Only the lines from the one containing "Depicted in this" to the end of the records belong in the output; print them exactly.

■ **Stored data entries**:
>> Start
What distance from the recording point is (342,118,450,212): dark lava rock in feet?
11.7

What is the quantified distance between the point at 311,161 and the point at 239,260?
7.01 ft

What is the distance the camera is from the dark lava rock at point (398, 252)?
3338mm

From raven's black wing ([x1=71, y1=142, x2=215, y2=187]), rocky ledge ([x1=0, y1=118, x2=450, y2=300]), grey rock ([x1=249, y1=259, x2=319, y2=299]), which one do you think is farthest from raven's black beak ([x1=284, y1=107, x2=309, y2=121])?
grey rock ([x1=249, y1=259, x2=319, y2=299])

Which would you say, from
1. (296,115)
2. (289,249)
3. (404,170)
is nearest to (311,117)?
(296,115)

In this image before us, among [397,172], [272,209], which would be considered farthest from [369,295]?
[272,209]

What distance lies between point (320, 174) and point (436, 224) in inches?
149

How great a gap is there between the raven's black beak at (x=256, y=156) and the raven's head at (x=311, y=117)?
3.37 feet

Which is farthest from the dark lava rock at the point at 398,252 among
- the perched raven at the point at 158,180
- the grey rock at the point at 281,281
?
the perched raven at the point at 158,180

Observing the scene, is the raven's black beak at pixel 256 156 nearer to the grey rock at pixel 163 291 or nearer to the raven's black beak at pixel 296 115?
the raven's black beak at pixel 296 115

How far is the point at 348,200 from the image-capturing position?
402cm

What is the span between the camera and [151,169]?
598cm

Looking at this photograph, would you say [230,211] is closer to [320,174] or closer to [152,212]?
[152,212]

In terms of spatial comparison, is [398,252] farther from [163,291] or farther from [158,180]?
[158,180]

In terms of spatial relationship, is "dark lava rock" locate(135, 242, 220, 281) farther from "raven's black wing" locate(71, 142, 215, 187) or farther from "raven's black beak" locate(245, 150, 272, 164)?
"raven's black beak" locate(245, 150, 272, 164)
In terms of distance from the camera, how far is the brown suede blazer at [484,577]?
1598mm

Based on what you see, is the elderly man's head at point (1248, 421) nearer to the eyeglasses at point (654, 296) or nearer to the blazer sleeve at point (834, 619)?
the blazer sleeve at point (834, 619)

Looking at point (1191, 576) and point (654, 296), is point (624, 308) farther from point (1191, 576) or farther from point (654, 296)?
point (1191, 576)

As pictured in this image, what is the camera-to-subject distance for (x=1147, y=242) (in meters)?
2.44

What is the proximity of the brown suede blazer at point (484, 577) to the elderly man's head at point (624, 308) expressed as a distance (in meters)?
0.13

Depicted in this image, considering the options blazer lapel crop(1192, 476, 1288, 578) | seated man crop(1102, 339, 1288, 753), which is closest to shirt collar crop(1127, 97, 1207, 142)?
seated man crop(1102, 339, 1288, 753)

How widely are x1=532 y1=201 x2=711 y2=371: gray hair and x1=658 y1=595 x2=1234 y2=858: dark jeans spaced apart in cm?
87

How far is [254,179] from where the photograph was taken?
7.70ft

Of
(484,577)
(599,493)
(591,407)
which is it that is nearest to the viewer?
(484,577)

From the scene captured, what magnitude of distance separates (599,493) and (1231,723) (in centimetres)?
>> End
■ **SOLVED PROBLEM**:
Depicted in this image, considering the options blazer lapel crop(1192, 476, 1288, 578) | seated man crop(1102, 339, 1288, 753), which is closest to shirt collar crop(1127, 97, 1207, 142)?
seated man crop(1102, 339, 1288, 753)

How widely are x1=532 y1=201 x2=711 y2=371: gray hair and x1=658 y1=595 x2=1234 y2=858: dark jeans spaced apart in cm?
87

How far is [254,179] from where the photograph was taken?
7.70ft

Of
(484,577)
(599,493)
(591,407)
which is it that is nearest to the viewer?
(484,577)

From the scene captured, what magnitude of distance separates (599,493) and (1231,723) (in centimetres)?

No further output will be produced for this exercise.